I'll probably regret getting in the middle of a boomer vs millennial slap fight, but I'll just throw out the data point that mid-1990s residency grads had a sub-50% board pass rate.
There actually is a cohort of statistically inferior anesthesiologists who are approaching 30 years in practice ...
🙂
I followed those stats fairly closely. I believe that the oral board pass rate for one year was something like 56%. I don’t think it went lower than that and it recovered quickly back to normal (high 80s and low 90s). The ABA did not change the expectations or lower the bar to adjust for the seemingly lower quality candidates who were entering the specialty at the time, and the pass rates reflected that dip in quality of the pool of candidates.
The standardized test passing game is also very different now. It’s big business and Q-banks and hand held devices make it possible to study in much more efficient ways than were available back in the day. So it is a very different world compared to that time. That being said, I believe the candidates that I work with who are of a significantly younger generation than myself are significantly smarter than I am. However, I think there are also many things that are different for them, some good and some bad. With the duty hours rules, they get significantly more time off now and a far better work life balance than the older generations. When you arrive in the work force and suddenly are forced to work 100 hour weeks when you’re used to 60, it can be eye opening. But today’s residents must deal with so much useless stuff as well such as logging everything and so much data entry of rubbish. They have protocols that they are not allowed to vary from. For good or bad, they don’t get to be as adventurous and learn as many outside the box techniques. They’ve got duty hours, milestones, and all kinds of other stuff that turns into busy work data entry. Often, they don’t get autonomy until after they graduate (that can be both a good and bad thing). There also new stressors such as the idea that you can graduate med school and not get a residency program…at all. That happens to many who are bottom quartile or don’t choose wisely based upon how competitive they are. Students frequently no longer have ways to distinguish themselves as quality students as med schools have gone to great lengths to try and hide their worst students by going to pass fail and now with step scores doing the same. Many Dean‘s letters do a very good job making a 4th quartile student look like middle of the road.

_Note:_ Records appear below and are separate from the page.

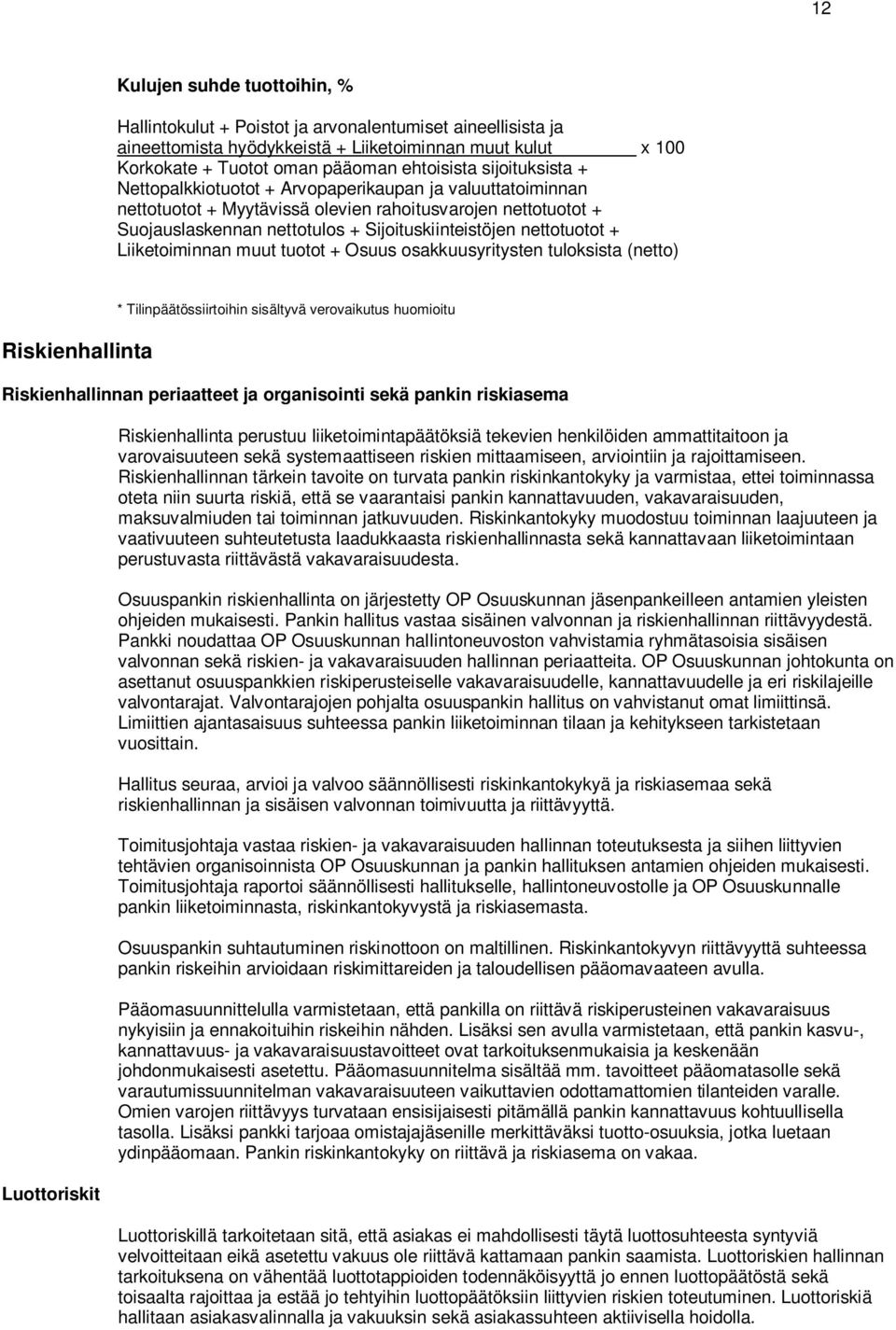 12

Kulujen suhde tuottoihin, %

Hallintokulut + Poistot ja arvonalentumiset aineellisista ja aineettomista hyödykkeistä + Liiketoiminnan muut kulut x 100
Korkokate + Tuotot oman pääoman ehtoisista sijoituksista + Nettopalkkiotuotot + Arvopaperikaupan ja valuuttatoiminnan nettotuotot + Myytävissä olevien rahoitusvarojen nettotuotot + Suojauslaskennan nettotulos + Sijoituskiinteistöjen nettotuotot + Liiketoiminnan muut tuotot + Osuus osakkuusyritysten tuloksista (netto)

* Tilinpäätössiirtoihin sisältyvä verovaikutus huomioitu

Riskienhallinta

Riskienhallinnan periaatteet ja organisointi sekä pankin riskiasema

Riskienhallinta perustuu liiketoimintapäätöksiä tekevien henkilöiden ammattitaitoon ja varovaisuuteen sekä systemaattiseen riskien mittaamiseen, arviointiin ja rajoittamiseen. Riskienhallinnan tärkein tavoite on turvata pankin riskinkantokyky ja varmistaa, ettei toiminnassa oteta niin suurta riskiä, että se vaarantaisi pankin kannattavuuden, vakavaraisuuden, maksuvalmiuden tai toiminnan jatkuvuuden. Riskinkantokyky muodostuu toiminnan laajuuteen ja vaativuuteen suhteutetusta laadukkaasta riskienhallinnasta sekä kannattavaan liiketoimintaan perustuvasta riittävästä vakavaraisuudesta.

Osuuspankin riskienhallinta on järjestetty OP Osuuskunnan jäsenpankeilleen antamien yleisten ohjeiden mukaisesti. Pankin hallitus vastaa sisäinen valvonnan ja riskienhallinnan riittävyydestä. Pankki noudattaa OP Osuuskunnan hallintoneuvoston vahvistamia ryhmätasoisia sisäisen valvonnan sekä riskien- ja vakavaraisuuden hallinnan periaatteita. OP Osuuskunnan johtokunta on asettanut osuuspankkien riskiperusteiselle vakavaraisuudelle, kannattavuudelle ja eri riskilajeille valvontarajat. Valvontarajojen pohjalta osuuspankin hallitus on vahvistanut omat limiittinsä. Limiittien ajantasaisuus suhteessa pankin liiketoiminnan tilaan ja kehitykseen tarkistetaan vuosittain.

Hallitus seuraa, arvioi ja valvoo säännöllisesti riskinkantokykyä ja riskiasemaa sekä riskienhallinnan ja sisäisen valvonnan toimivuutta ja riittävyyttä.

Toimitusjohtaja vastaa riskien- ja vakavaraisuuden hallinnan toteutuksesta ja siihen liittyvien tehtävien organisoinnista OP Osuuskunnan ja pankin hallituksen antamien ohjeiden mukaisesti. Toimitusjohtaja raportoi säännöllisesti hallitukselle, hallintoneuvostolle ja OP Osuuskunnalle pankin liiketoiminnasta, riskinkantokyvystä ja riskiasemasta.

Osuuspankin suhtautuminen riskinottoon on maltillinen. Riskinkantokyvyn riittävyyttä suhteessa pankin riskeihin arvioidaan riskimittareiden ja taloudellisen pääomavaateen avulla.

Pääomasuunnittelulla varmistetaan, että pankilla on riittävä riskiperusteinen vakavaraisuus nykyisiin ja ennakoituihin riskeihin nähden. Lisäksi sen avulla varmistetaan, että pankin kasvu-, kannattavuus- ja vakavaraisuustavoitteet ovat tarkoituksenmukaisia ja keskenään johdonmukaisesti asetettu. Pääomasuunnitelma sisältää mm. tavoitteet pääomatasolle sekä varautumissuunnitelman vakavaraisuuteen vaikuttavien odottamattomien tilanteiden varalle. Omien varojen riittävyys turvataan ensisijaisesti pitämällä pankin kannattavuus kohtuullisella tasolla. Lisäksi pankki tarjoaa omistajajäsenille merkittäväksi tuotto-osuuksia, jotka luetaan ydinpääomaan. Pankin riskinkantokyky on riittävä ja riskiasema on vakaa.

Luottoriskit

Luottoriskillä tarkoitetaan sitä, että asiakas ei mahdollisesti täytä luottosuhteesta syntyviä velvoitteitaan eikä asetettu vakuus ole riittävä kattamaan pankin saamista. Luottoriskien hallinnan tarkoituksena on vähentää luottotappioiden todennäköisyyttä jo ennen luottopäätöstä sekä toisaalta rajoittaa ja estää jo tehtyihin luottopäätöksiin liittyvien riskien toteutuminen. Luottoriskiä hallitaan asiakasvalinnalla ja vakuuksin sekä asiakassuhteen aktiivisella hoidolla.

So, if believe that, even with certain things to try to make a trainee’s life better, the younger generation actually has it worse, with more stressors and wash out points that can occur. With Q banks and grade inflation on standardized exams, it raises the bar significantly so that the old “average” is no longer good enough. People have to fight to over achieve in order to make the cut. The ramifications of NOT doing that can be graduating and not having a job. I’ve seen it happen way too many times. I think it was extremely rare 2-3 decades ago.
So, I think the younger people are extremely bright and have to deal with a lot of things that the olders never did.
Then there is the fact that the older generation sold out to private equity and killed opportunities for the younger generation.
So, each generation has their own goods and bads and it isn’t as simple as saying whippersnappers vs boomers and being a clear cut difference with one being better than the other. It’s just a totally different pathway.